This short piece was provided by Ken Stowell from the records kept by the late "Pip" Orange.
The family of Moundeford, which plays an important part in the history of Feltwell, was a junior branch of the Moundefordes of Hockwold. This family was associated with the village of Feltwell from about 1430, through six generations, until the death of the second Sir Edmund in 1643; just over two centuries.
Sir Edmund was MP for Thetford in 1628 and for Norfolk in 1640. He died without issue and the Feltwell branch of the Moundeford family ceased to exist. They were a fine old family and Feltwell is indebted to Sir Edmund for the parochial charity known as the Moundeford Charity.

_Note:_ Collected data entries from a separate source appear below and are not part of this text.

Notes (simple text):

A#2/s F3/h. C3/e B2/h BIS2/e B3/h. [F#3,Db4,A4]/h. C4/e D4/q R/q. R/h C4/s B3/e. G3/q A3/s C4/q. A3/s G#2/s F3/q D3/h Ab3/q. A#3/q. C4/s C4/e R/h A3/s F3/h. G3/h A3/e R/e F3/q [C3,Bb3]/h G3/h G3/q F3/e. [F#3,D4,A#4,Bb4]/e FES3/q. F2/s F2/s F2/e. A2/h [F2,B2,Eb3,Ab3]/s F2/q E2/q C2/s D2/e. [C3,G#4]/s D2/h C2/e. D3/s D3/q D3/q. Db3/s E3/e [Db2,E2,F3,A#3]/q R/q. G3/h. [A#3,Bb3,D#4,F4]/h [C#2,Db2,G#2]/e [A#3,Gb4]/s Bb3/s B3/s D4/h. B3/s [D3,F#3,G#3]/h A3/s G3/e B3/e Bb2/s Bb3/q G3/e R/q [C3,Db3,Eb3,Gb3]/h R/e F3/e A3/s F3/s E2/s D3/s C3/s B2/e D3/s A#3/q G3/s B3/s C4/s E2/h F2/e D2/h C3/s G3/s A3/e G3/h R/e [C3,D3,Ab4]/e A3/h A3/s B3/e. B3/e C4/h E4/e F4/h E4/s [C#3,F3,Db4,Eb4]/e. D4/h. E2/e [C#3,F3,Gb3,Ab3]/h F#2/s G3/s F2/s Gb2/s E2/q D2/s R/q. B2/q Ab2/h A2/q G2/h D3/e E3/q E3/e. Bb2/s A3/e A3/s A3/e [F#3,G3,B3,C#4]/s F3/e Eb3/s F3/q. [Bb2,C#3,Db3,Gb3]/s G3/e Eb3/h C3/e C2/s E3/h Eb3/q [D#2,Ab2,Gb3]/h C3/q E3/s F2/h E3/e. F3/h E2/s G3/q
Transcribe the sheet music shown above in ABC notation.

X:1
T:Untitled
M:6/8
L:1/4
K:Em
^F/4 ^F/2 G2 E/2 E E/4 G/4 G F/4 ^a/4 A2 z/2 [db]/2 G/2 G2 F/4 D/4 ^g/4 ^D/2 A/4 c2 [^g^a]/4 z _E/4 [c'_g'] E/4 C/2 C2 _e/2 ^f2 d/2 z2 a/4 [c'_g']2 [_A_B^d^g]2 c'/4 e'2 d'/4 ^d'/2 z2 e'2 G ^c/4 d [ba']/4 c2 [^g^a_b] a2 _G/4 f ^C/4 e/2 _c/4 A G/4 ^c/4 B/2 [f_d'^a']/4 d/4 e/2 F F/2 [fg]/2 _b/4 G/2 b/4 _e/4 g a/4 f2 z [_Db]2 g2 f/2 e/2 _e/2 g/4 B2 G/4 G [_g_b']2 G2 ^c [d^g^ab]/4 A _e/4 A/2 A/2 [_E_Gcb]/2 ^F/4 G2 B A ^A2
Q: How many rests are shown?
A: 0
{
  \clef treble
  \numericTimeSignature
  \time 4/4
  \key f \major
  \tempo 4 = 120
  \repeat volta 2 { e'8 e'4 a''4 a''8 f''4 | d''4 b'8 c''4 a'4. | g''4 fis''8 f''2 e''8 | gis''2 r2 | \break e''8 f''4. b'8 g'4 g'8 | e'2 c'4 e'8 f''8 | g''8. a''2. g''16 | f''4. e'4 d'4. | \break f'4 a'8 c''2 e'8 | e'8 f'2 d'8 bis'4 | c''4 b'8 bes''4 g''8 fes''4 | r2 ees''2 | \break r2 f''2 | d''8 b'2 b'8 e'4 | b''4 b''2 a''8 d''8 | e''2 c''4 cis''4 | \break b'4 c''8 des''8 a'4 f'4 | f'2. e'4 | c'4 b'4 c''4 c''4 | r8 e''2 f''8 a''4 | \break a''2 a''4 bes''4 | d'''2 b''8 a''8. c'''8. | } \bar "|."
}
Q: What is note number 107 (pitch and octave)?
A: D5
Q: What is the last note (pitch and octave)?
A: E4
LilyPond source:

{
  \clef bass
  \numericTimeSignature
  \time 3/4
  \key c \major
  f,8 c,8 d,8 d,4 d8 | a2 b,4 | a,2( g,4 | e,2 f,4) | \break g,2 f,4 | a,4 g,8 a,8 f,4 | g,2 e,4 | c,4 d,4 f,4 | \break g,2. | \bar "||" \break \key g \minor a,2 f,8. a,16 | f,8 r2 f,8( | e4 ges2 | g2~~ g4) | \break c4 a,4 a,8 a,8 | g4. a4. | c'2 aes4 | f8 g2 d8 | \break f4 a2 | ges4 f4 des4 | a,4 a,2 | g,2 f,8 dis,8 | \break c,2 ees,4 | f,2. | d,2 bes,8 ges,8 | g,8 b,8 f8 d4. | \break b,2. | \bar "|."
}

He gave and settled by deed on the 10th September 1642, two several parts of marsh and fen ground in Feltwell: in South Fen one containing 600 acres, called Ten-feet Ground, the other containing 240 acres, called the Wannage, in Trust, the profits to be applied one third in the yearly distribution "of frize or some other clothing" among the poorer sort of people that have or shall be born in Feltwell; and two thirds in support of a free school in the said town "for the teaching of the children of the inhabitants grammar and other learning freely". But when the clear rents were more than £60 per annum he desired the surplus to be applied in some convenient ground in Feltwell with a convenient house upon it, or else to build one, for an almshouse for the placing and dwelling of poor, aged and impotent people inhabiting Feltwell. Then the surplus above £60 per annum shall be yearly bestowed amongst the poor people of the said almshouses. Part of the land he left was taken by the Commissioners for the drainage of the Bedford Level, and the estate in 1854 consisted of 633 acres 1 rod 18 perch of fenland and two houses. The school was erected by the Trustees in 1839 and the almshouses in 1819. The income from the land continues to benefit the children of the school as well as the inhabitants of the almshouses.